(Records supplied begins)

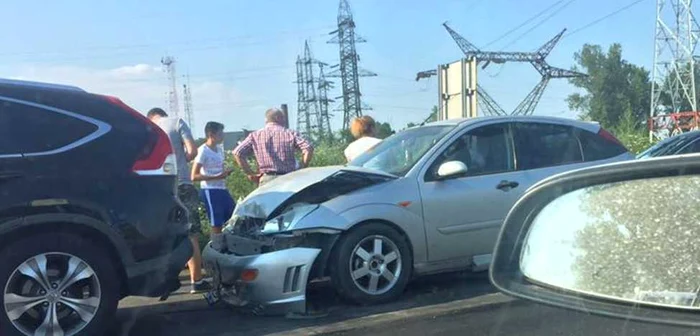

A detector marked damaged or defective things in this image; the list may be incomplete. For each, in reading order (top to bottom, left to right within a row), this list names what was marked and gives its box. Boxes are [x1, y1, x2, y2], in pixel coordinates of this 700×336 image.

bumper damage [201, 231, 330, 316]
broken headlight [262, 205, 318, 234]
damaged car front [204, 165, 400, 316]
crumpled hood [235, 166, 396, 220]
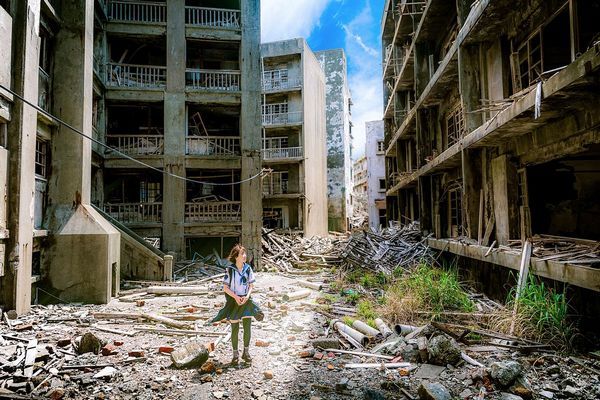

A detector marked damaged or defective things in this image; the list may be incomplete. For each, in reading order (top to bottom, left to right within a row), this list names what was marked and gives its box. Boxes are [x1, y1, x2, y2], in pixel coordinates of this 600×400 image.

rusted railing [106, 0, 165, 23]
rusted railing [184, 6, 240, 28]
rusted railing [105, 62, 166, 88]
rusted railing [186, 69, 240, 91]
rusted railing [106, 135, 164, 155]
rusted railing [186, 138, 240, 156]
peeling plaster wall [314, 49, 352, 231]
peeling plaster wall [366, 120, 384, 230]
rusted railing [103, 203, 163, 225]
rusted railing [188, 202, 244, 223]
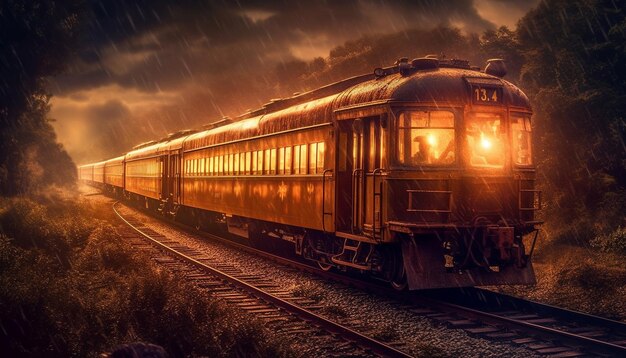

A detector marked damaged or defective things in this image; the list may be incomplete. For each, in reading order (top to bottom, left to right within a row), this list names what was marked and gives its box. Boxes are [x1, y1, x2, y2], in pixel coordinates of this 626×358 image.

rusty train exterior [80, 57, 540, 290]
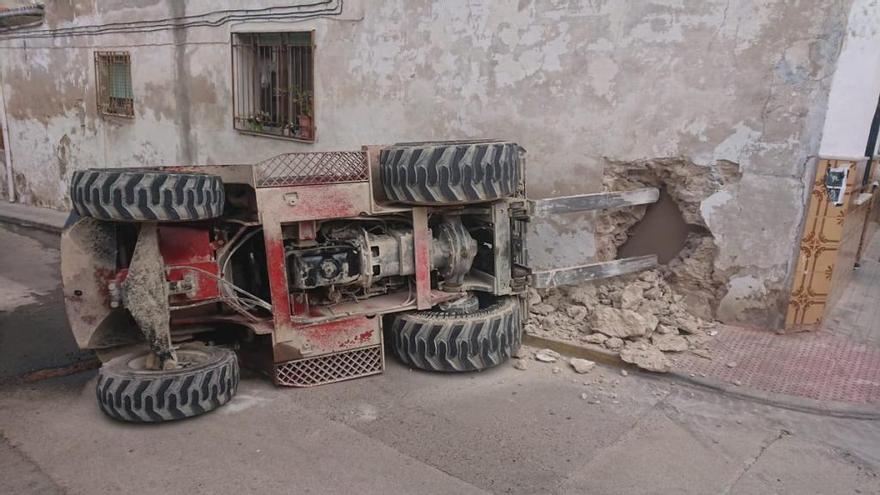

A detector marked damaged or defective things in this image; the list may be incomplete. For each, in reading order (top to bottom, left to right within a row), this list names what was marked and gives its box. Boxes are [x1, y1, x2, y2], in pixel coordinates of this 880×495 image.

damaged building facade [1, 1, 880, 332]
rusted metal frame [528, 188, 660, 215]
rusted metal frame [412, 206, 434, 308]
rusted metal frame [524, 256, 656, 290]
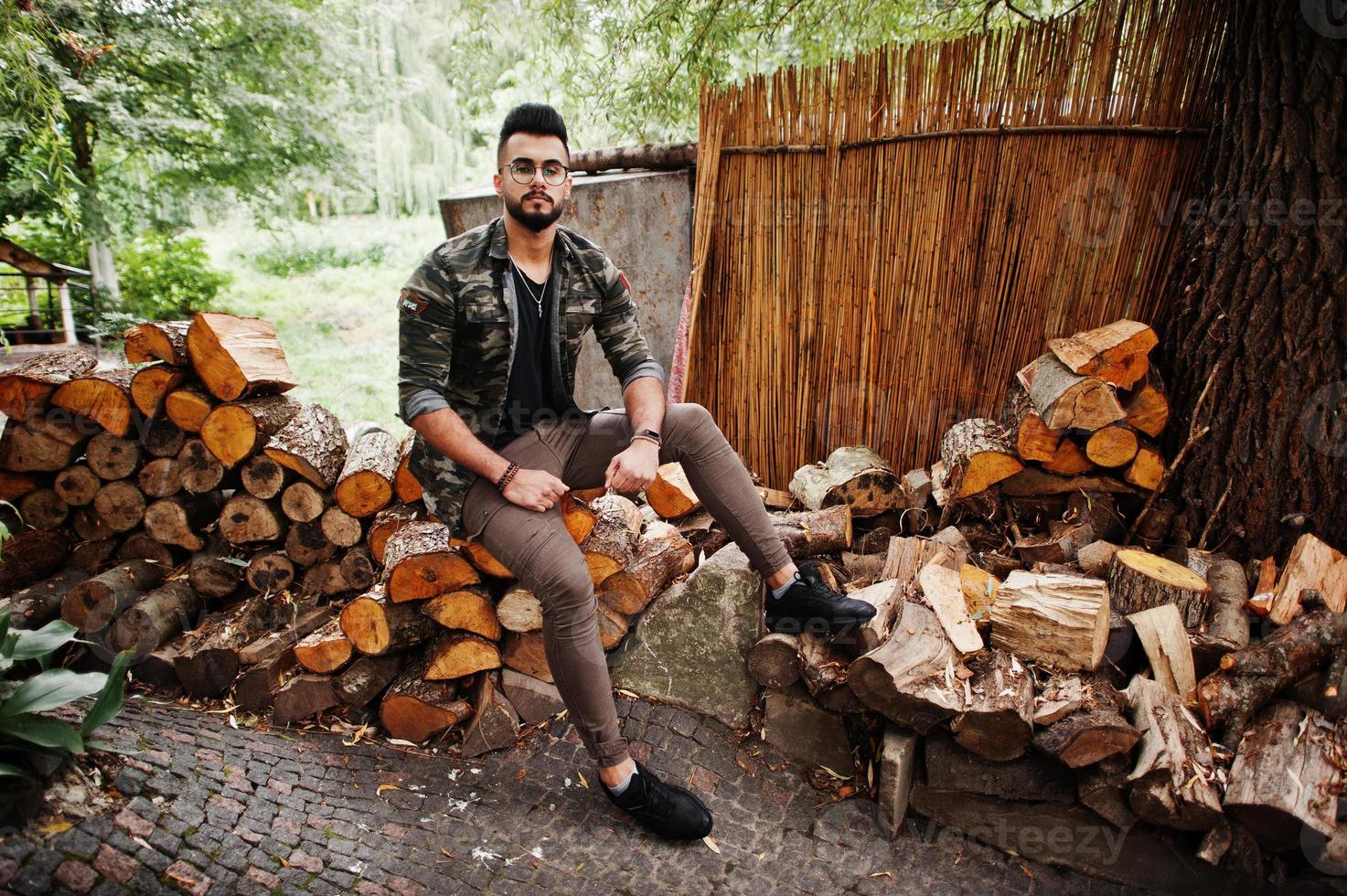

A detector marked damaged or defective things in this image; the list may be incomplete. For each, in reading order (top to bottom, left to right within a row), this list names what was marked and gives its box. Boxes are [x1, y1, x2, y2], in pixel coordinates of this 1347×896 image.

rusted metal surface [442, 169, 690, 410]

(Records supplied ends)

Work instruction: Beginning with the line that contains "this 1347×896 image.", set down every line through the end of the data without change.

Answer section:
A detector marked damaged or defective things in this image; the list may be incomplete. For each, in reading order (top to bottom, left to right within a row), this list names what was marked and gives its box. Boxes are [x1, y1, x2, y2], in pixel coordinates of this 1347×896 image.

rusted metal surface [442, 169, 690, 410]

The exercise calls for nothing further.